Just to prove it, let's recompute the bilinear-interpolated cat using the triangle filter above, and show that it's the same image.

tmp = np.zeros((M,N,K))
cat_triangle = np.zeros((M,N,K))
for k in range(3):
    for m in range(M):
        tmp[m,:,k] = np.convolve(cat_upsampled[m,:,k],h_pwl,mode='same')
    for n in range(N):
        cat_triangle[:,n,k] = np.convolve(tmp[:,n,k], h_pwl, mode='same')
plt.figure(1,figsize=(int(424*0.05),int(240*0.05)))
plt.imshow(cat_triangle.astype('uint8'))
plt.title('Cat upsampled using a triangle interpolation kernel')

Sinc Interpolation

PWC interpolation suffers from obvious blocky artifacts. PWL interpolation smooths away most of those, but not all.
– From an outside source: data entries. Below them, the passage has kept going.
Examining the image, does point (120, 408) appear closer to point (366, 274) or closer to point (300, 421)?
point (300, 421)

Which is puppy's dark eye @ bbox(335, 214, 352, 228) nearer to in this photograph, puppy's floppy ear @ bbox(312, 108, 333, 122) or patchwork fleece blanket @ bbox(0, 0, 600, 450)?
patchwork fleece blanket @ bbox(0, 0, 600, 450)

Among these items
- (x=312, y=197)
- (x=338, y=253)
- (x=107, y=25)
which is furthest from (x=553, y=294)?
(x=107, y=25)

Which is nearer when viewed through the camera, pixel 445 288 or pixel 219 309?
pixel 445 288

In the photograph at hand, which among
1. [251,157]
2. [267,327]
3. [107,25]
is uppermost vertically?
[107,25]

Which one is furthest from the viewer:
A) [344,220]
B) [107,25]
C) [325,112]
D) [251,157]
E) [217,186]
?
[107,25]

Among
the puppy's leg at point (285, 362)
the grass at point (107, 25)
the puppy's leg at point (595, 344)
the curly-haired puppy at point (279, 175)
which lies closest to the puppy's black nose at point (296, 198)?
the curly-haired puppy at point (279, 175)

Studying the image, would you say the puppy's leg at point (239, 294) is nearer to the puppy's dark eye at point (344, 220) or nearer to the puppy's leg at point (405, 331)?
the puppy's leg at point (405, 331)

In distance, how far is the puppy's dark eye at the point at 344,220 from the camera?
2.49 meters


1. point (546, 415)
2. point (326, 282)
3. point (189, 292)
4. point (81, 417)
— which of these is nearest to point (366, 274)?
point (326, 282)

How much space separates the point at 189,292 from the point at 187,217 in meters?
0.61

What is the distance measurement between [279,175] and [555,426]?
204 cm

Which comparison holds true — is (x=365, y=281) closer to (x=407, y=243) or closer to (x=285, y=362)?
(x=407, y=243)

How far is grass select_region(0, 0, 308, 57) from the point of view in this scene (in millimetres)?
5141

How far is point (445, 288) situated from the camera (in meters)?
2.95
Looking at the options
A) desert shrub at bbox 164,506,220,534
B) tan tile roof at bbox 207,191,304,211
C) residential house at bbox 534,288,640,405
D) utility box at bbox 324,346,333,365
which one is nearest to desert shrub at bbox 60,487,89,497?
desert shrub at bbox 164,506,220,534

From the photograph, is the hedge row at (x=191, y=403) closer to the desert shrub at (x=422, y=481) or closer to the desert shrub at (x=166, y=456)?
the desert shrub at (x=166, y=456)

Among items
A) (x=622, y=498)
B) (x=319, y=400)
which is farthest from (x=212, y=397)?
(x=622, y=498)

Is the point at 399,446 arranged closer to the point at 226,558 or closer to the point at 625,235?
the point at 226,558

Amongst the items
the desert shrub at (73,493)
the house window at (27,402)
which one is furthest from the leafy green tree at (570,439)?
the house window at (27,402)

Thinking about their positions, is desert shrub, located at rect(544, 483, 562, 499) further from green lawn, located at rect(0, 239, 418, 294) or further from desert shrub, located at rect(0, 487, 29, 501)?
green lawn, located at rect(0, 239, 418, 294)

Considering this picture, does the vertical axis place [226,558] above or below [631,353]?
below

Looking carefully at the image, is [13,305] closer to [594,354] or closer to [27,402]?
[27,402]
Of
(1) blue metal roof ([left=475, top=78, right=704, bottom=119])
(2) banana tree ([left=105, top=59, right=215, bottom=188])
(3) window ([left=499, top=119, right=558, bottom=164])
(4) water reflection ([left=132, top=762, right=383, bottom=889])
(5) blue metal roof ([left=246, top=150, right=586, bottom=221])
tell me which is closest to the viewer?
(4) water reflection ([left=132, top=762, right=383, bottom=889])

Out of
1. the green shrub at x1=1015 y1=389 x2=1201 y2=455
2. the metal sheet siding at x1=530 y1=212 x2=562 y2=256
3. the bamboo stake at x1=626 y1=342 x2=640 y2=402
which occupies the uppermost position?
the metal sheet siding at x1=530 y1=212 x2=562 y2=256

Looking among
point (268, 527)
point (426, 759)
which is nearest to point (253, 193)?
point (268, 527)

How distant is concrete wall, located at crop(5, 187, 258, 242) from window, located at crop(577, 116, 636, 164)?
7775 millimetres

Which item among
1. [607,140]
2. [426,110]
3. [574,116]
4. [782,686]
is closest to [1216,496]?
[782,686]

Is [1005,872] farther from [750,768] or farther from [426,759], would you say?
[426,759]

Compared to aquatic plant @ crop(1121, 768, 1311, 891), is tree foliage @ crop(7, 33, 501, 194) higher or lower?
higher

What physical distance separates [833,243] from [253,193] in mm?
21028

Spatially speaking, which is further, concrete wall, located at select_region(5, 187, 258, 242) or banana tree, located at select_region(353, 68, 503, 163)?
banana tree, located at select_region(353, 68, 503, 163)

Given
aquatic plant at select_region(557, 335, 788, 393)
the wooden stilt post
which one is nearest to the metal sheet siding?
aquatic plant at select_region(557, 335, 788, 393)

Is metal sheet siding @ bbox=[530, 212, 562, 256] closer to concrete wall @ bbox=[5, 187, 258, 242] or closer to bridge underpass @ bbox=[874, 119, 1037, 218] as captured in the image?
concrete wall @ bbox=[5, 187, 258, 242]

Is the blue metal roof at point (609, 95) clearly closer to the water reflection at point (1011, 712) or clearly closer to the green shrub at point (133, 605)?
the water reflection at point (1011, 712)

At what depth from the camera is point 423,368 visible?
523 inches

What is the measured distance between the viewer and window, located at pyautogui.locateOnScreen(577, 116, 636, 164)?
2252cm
We can get rid of all of them, and get the lowpass-filtered cat back again exactly, by filtering the upsampled cat using an ideal sinc function.

$$z[n]=D^2 h_{LPF}[n]\ast y[n]$$

Multiplying by a factor of $D^2$ is necessary because we're trying to construct $D^2$ output samples from every one input sample.

cat_si=np.zeros((240,424,3),dtype='double')
tmp=np.zeros((240,424,3),dtype='double')
for k in range(0,K):
    for m in range(0,M):
        tmp[m,:,k]=4*np.convolve(cat_upsampled[m,:,k],lpf,mode='same')
    for n in range(0,423):
        cat_si[:,n,k]=4*np.convolve(tmp[:,n,k],lpf,mode='same')
plt.figure(1,figsize=(int(424*0.05),int(240*0.05)))
plt.imshow(cat_si.astype('uint8'))
plt.title('Cat upsampled using sinc interpolation',fontsize=18)

Summary of Visible Artifacts

• PWC: blocky artifacts
• PWL (Bilinear): some blocky artifacts because it interpolates within blocks, but the artifacts are a lot less than PWC interpolation. Often, this is the best option.
• Sinc: ringing artifacts, that occur at sharp boundaries between two colors, and at the edge of the image, depending on how you handle edges.